** START OF Text provided **

Due to the quadratic structure of what I inaccurately called $\chi^2$, this is fairly easy to calculate, and we can find a precise parameter vector minimizing the least squares sum.

^.~*~Machine Learning~*^

Taking derivatives is boring, though, so let’s make the computer do the work (notwithstanding that the derivatives are quite easy to calculate, but anyway…). Also, there is this amazing machine learning library called Flux in Julia, so I really don’t see a reason why we should not use that instead.

But – I tricked you. “instead”? No – Flux does exactly that. As most machine learning algorithms, the core mechanism of Flux is the gradient descent method (gradient? look in the previous section again!). And for gradient descent, we need a gradient first! The coolest thing about Flux (in my opinion), is that it is mostly a library for automatic differentiation, i.e. calculating derivatives of functions efficiently. On top of that, it then builds all the abstractions common in ML, like layers and so on.

** END OF Text provided **
** START OF Data listing **

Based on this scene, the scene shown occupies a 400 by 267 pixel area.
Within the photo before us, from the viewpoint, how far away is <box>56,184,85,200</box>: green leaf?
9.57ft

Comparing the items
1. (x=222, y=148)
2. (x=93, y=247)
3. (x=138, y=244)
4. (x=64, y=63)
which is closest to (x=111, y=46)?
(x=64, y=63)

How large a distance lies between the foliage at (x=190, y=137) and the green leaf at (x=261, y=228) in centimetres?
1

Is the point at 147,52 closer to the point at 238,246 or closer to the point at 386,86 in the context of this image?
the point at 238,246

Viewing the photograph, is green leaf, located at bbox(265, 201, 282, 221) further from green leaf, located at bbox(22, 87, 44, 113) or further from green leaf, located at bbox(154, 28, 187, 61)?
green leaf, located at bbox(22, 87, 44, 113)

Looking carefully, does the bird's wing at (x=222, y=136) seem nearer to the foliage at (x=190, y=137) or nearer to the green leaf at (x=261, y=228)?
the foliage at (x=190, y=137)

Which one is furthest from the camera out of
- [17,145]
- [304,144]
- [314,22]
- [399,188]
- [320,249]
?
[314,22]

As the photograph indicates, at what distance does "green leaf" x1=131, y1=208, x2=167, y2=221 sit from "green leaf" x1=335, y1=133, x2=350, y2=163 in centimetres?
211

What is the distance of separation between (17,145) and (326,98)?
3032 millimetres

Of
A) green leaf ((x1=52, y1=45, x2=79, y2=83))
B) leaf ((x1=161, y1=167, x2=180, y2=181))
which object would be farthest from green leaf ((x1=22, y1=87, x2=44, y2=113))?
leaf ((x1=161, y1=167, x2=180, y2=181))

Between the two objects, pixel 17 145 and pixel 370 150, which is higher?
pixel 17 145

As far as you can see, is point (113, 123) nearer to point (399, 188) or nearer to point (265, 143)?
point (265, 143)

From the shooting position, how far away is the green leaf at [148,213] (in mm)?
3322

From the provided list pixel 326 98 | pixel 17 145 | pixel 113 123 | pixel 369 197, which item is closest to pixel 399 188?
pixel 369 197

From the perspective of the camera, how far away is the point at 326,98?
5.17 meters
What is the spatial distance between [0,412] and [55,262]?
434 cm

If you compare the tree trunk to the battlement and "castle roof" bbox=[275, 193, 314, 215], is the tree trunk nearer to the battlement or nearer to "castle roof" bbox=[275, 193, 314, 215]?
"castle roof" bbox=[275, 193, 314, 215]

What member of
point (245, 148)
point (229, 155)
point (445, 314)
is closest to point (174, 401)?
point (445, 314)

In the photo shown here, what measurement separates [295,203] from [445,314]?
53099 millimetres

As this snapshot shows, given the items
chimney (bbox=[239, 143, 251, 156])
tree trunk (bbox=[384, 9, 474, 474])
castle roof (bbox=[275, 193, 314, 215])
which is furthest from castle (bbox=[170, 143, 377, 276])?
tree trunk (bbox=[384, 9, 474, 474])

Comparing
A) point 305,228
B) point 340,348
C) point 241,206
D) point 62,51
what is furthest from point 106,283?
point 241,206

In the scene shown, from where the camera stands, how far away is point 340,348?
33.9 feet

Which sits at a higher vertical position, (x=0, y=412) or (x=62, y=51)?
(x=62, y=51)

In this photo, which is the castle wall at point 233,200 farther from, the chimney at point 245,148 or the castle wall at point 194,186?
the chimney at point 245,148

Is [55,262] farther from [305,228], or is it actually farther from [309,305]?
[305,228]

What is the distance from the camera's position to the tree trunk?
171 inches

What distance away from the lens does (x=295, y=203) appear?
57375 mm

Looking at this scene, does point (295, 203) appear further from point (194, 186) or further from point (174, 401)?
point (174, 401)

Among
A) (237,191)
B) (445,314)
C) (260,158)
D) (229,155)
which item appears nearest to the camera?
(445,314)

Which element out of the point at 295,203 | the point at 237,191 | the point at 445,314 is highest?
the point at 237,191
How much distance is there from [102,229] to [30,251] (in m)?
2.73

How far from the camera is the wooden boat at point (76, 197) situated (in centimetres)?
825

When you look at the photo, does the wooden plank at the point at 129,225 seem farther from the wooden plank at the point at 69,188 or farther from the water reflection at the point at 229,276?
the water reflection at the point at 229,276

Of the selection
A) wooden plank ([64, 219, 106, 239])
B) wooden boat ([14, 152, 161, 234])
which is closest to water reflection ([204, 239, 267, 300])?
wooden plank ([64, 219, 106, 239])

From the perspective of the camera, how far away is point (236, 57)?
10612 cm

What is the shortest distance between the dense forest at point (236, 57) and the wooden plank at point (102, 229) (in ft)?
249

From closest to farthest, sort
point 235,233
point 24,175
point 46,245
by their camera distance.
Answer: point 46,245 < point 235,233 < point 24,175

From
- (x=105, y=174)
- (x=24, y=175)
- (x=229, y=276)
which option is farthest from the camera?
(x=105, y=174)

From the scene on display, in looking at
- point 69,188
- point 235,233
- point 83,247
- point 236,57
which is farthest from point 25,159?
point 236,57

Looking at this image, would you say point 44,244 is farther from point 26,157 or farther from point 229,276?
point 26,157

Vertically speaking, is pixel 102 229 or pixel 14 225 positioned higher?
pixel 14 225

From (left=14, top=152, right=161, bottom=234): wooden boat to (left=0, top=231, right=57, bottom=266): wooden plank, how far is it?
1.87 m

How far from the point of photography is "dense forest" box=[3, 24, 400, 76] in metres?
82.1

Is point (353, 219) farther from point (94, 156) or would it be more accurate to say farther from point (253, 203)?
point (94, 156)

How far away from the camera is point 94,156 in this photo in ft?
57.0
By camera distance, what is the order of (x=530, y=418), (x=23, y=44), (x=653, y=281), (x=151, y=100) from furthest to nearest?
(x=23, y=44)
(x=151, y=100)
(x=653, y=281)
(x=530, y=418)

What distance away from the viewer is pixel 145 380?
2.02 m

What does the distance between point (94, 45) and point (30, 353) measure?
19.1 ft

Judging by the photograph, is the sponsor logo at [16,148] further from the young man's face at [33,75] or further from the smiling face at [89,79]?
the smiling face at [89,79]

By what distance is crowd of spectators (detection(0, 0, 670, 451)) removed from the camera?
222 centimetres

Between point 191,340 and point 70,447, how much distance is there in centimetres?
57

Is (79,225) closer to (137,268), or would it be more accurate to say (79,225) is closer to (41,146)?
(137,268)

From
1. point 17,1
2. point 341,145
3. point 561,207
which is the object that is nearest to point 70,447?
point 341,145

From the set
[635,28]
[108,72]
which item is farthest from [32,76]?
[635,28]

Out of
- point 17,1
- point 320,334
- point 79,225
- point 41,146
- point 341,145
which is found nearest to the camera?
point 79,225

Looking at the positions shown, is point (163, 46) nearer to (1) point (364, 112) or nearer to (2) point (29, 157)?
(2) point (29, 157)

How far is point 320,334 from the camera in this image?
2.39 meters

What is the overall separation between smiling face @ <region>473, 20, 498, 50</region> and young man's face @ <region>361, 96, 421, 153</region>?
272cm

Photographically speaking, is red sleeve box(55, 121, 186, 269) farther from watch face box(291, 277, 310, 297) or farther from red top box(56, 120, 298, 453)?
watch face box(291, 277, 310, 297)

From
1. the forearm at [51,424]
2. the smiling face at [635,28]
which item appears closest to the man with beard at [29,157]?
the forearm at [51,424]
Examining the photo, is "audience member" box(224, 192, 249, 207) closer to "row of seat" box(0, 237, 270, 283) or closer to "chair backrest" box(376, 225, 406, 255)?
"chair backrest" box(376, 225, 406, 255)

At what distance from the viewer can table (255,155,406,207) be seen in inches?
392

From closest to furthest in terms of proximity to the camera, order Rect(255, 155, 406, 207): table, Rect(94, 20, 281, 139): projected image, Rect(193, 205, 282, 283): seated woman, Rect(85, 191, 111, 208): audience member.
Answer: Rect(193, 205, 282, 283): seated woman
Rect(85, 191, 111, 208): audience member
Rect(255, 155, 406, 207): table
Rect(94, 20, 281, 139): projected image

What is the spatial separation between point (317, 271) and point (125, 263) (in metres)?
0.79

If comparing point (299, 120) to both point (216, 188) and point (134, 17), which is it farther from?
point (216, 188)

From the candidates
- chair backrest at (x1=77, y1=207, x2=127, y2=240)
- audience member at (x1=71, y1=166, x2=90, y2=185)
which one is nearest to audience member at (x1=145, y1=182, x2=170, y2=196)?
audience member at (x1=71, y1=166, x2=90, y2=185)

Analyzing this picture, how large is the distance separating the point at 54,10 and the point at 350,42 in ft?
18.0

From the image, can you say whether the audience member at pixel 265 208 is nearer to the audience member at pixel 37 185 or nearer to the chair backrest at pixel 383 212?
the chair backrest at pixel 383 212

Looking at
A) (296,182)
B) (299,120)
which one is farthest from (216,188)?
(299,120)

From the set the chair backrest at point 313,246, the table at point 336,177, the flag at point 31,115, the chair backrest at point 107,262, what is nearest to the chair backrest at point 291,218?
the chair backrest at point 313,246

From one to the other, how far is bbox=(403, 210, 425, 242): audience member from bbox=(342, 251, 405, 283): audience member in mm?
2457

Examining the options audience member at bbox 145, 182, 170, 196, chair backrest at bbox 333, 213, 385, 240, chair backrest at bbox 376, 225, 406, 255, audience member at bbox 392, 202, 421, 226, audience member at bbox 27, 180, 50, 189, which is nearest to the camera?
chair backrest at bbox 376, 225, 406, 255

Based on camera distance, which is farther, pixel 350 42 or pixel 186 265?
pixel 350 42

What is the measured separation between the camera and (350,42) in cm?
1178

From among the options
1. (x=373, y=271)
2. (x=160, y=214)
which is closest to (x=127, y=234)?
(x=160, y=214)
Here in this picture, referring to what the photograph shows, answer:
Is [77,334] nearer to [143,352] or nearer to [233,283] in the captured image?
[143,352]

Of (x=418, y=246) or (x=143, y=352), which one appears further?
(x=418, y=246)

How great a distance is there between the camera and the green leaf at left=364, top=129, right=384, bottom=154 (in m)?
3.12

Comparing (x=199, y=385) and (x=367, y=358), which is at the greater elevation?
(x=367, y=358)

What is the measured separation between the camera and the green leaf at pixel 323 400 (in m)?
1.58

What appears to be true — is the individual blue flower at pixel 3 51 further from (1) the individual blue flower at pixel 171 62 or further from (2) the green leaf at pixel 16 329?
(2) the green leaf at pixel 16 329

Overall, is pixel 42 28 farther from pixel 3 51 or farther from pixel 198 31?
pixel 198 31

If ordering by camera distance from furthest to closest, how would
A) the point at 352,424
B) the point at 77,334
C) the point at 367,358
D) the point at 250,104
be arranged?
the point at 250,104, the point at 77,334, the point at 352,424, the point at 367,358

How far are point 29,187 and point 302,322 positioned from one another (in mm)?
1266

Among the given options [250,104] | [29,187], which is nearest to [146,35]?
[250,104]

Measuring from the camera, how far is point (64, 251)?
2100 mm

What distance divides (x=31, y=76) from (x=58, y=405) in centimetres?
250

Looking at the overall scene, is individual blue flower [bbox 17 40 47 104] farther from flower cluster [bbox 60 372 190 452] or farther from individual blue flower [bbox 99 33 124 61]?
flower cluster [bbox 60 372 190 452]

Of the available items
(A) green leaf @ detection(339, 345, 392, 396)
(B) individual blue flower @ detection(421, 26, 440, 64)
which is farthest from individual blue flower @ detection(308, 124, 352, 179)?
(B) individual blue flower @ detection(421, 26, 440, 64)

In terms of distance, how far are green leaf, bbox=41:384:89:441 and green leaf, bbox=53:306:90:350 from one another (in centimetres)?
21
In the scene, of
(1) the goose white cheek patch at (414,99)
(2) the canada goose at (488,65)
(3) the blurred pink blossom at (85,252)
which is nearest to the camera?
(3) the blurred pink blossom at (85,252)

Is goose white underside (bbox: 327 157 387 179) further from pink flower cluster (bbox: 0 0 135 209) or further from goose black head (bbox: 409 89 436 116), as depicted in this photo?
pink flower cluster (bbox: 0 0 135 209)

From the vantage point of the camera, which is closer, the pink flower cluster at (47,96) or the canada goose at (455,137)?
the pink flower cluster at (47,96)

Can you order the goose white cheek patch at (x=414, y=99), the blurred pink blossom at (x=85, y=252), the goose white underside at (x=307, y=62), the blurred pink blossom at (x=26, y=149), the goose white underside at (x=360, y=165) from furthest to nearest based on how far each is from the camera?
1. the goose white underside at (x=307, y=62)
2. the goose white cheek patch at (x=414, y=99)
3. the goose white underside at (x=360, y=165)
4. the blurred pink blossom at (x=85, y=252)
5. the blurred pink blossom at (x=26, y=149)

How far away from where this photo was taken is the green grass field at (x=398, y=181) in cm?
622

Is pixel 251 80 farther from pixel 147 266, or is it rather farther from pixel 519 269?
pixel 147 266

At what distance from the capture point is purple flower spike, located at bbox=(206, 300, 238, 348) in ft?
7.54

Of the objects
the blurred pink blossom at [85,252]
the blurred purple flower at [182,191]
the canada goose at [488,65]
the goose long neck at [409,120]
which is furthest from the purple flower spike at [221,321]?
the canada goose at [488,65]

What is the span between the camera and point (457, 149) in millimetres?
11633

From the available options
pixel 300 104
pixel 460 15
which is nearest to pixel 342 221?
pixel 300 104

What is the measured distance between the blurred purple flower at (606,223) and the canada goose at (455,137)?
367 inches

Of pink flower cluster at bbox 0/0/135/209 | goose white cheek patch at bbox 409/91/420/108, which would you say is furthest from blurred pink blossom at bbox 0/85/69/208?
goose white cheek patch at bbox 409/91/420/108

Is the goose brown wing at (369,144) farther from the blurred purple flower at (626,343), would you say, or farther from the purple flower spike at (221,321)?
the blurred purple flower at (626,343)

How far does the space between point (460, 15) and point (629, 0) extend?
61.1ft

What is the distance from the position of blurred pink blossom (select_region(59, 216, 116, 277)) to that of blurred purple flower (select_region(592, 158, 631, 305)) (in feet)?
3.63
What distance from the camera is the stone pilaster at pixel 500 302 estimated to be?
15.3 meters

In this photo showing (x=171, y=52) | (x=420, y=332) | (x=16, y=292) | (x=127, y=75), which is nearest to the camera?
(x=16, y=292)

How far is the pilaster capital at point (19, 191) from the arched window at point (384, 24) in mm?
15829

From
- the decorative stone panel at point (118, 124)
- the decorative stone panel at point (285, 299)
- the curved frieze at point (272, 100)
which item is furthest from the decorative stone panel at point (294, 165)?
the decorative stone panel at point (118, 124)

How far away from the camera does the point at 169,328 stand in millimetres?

** END OF Data listing **

**Directions for this task**
Write the next part of the passage on least squares and Flux, starting right after its final sentence. The material has nothing to do with the passage on least squares and Flux.

**Task result**
The following steps I’ve mostly taken to build something really simple. A linear model can be optimized in even shorter code using some more Flux facilities; for that, check out their Getting Started guide, for example.

As we’ve seen above, estimating the parameter vector is nothing but finding the minimum of our sum of squared differences. That sum of squared differences would usually be called “loss function” in machine learning circles: it tells us how “bad” our current estimation is, and is crucially the one function we aim to minimize.

But before waxing on more, let’s see how we can make Flux solve our linear model. First, it is useful to define again what we’re talking about: the linear model. It works with an arbitrary number of parameters; for our example, we’ll start using two parameters, because we can plot it in 3D.

function linear_model(x, p, e; eps=0.3)
  # Note: this is a matrix multiplication.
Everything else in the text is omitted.